» **Exercise**: Across the whole listing, copy out every line that includes the string "ricoverata".

:: Data under study ::

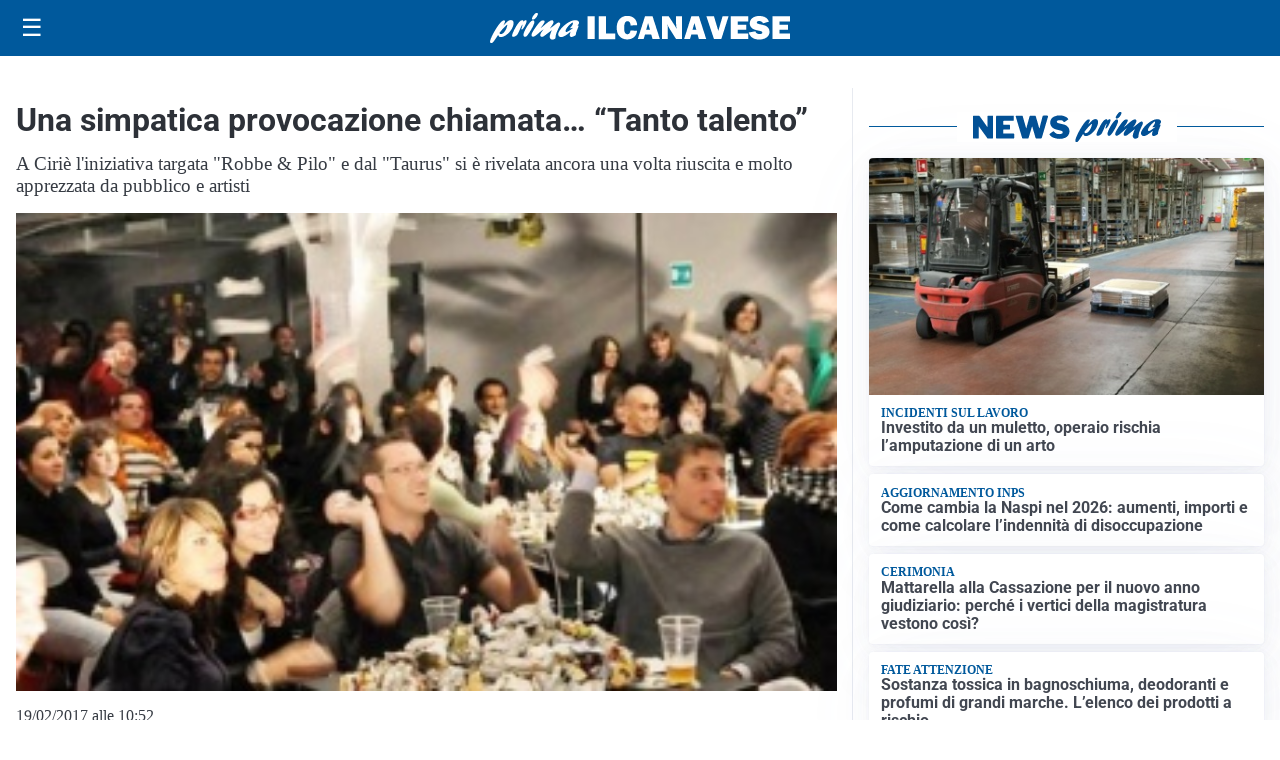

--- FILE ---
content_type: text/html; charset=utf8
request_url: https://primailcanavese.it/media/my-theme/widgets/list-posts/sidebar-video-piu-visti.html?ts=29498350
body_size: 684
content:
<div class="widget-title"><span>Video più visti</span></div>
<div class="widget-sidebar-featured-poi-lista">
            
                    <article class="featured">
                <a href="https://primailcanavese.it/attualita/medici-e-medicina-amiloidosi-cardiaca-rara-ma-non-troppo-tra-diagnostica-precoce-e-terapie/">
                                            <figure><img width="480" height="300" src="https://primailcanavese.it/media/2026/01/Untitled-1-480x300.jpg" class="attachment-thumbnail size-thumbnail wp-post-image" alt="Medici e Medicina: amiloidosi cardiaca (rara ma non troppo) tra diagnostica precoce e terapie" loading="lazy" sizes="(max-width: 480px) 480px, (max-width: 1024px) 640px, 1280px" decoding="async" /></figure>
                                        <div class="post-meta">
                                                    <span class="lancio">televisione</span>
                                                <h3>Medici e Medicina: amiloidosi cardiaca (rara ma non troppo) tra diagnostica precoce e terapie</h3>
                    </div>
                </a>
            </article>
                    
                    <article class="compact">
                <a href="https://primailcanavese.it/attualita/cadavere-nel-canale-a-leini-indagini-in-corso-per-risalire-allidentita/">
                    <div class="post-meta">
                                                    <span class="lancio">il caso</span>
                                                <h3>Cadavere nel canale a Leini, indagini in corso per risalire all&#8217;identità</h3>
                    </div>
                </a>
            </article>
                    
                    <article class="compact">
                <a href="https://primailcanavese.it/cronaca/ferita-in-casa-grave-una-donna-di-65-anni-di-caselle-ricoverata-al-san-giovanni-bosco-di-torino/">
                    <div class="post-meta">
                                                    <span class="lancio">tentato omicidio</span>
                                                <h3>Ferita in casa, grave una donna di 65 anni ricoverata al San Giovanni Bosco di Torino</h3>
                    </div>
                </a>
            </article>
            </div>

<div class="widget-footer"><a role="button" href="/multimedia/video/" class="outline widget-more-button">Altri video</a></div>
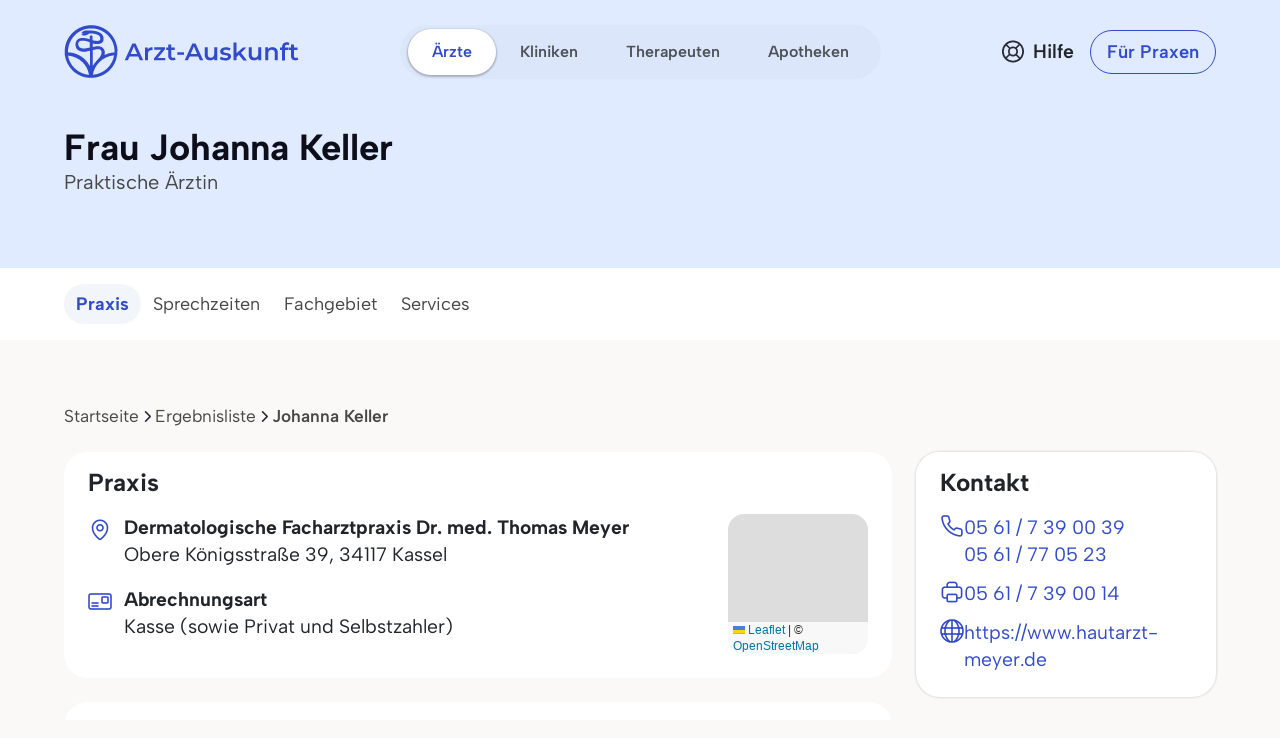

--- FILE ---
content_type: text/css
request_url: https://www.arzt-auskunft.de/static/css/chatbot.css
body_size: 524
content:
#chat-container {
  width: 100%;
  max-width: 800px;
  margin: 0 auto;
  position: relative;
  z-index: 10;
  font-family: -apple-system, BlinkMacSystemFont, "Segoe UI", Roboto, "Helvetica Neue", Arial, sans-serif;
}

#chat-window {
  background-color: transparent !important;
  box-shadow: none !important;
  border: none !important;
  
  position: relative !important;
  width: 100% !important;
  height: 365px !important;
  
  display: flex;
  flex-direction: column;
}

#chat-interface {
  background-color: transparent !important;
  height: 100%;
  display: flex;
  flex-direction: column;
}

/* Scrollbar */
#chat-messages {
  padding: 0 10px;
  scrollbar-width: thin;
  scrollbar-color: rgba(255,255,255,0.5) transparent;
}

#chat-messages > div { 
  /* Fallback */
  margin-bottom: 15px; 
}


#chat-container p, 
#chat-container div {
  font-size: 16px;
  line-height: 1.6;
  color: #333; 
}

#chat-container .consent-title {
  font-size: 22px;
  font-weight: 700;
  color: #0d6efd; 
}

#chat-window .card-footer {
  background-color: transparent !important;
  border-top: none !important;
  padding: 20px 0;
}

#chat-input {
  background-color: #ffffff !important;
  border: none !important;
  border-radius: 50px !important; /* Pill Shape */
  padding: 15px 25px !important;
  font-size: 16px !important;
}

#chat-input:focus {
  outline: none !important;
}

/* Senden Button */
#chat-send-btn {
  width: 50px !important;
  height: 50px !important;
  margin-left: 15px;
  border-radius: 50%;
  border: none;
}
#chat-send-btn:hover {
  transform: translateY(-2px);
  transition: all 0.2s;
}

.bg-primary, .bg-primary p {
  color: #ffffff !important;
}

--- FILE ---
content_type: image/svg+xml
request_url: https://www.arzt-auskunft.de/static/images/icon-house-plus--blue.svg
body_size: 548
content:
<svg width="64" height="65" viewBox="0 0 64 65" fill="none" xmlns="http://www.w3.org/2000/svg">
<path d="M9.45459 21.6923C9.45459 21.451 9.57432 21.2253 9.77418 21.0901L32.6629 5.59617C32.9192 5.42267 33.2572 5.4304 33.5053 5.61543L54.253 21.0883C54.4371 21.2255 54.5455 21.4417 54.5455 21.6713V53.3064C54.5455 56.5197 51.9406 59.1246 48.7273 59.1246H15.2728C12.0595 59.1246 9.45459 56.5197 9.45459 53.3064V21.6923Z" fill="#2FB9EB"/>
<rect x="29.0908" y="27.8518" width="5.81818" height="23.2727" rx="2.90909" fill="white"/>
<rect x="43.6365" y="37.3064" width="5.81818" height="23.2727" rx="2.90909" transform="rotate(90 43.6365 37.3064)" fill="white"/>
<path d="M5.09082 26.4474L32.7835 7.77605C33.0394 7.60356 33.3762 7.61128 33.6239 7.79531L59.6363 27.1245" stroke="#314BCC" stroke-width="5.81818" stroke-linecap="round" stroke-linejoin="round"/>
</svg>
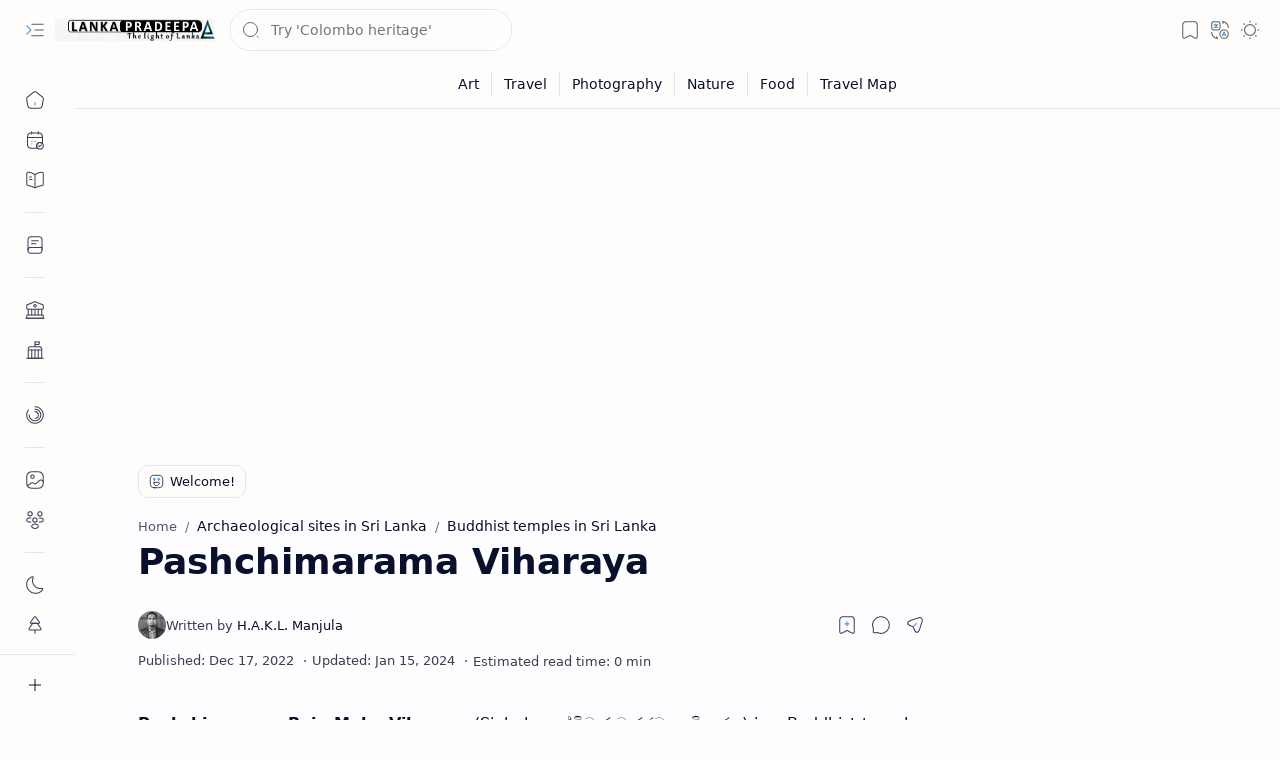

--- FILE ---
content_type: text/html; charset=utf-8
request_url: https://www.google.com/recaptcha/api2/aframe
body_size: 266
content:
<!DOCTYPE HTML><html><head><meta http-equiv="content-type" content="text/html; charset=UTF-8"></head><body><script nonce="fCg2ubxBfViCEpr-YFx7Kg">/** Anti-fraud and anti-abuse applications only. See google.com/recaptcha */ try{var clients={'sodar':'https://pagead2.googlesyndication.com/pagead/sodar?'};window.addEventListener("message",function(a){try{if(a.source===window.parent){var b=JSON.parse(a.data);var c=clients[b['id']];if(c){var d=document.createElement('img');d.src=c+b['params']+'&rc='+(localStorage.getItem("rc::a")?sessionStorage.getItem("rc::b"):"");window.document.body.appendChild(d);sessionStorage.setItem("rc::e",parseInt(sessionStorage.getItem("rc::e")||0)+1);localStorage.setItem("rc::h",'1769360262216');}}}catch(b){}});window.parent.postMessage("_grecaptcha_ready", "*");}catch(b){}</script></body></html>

:::

» **Response to the task**:
                <a href="https://primailcanavese.it/cronaca/ferita-in-casa-grave-una-donna-di-65-anni-di-caselle-ricoverata-al-san-giovanni-bosco-di-torino/">
                                                <h3>Ferita in casa, grave una donna di 65 anni ricoverata al San Giovanni Bosco di Torino</h3>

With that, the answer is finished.